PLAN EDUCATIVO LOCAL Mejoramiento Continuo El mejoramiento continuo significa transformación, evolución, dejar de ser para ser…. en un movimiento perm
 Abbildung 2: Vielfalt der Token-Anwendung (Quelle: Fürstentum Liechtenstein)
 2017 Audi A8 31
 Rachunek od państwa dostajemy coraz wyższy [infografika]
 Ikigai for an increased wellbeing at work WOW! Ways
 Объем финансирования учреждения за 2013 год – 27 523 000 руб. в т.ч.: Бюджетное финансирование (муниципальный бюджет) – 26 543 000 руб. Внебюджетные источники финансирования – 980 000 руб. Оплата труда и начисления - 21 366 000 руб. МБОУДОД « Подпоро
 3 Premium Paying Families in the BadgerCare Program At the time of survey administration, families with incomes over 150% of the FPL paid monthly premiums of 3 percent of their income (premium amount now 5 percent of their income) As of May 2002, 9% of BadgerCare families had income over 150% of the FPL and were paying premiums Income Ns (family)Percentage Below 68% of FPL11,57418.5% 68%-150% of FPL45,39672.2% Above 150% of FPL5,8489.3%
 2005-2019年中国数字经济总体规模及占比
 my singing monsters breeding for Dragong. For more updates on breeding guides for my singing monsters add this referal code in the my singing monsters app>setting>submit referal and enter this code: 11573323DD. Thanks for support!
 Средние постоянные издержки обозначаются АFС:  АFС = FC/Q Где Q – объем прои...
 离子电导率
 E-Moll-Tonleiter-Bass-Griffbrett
━━━━━━━━━━━━━━━━━━━━━━━━━━━━━━
BRIEF
All lines in the listing above between the line with "3 Premium Paying" and the line with "2005-2019年中国数字经济总体规模及占比", inclusive, should be set down exactly, and no line outside that range.

SOLUTION FOR THIS TASK
 3 Premium Paying Families in the BadgerCare Program At the time of survey administration, families with incomes over 150% of the FPL paid monthly premiums of 3 percent of their income (premium amount now 5 percent of their income) As of May 2002, 9% of BadgerCare families had income over 150% of the FPL and were paying premiums Income Ns (family)Percentage Below 68% of FPL11,57418.5% 68%-150% of FPL45,39672.2% Above 150% of FPL5,8489.3%
 2005-2019年中国数字经济总体规模及占比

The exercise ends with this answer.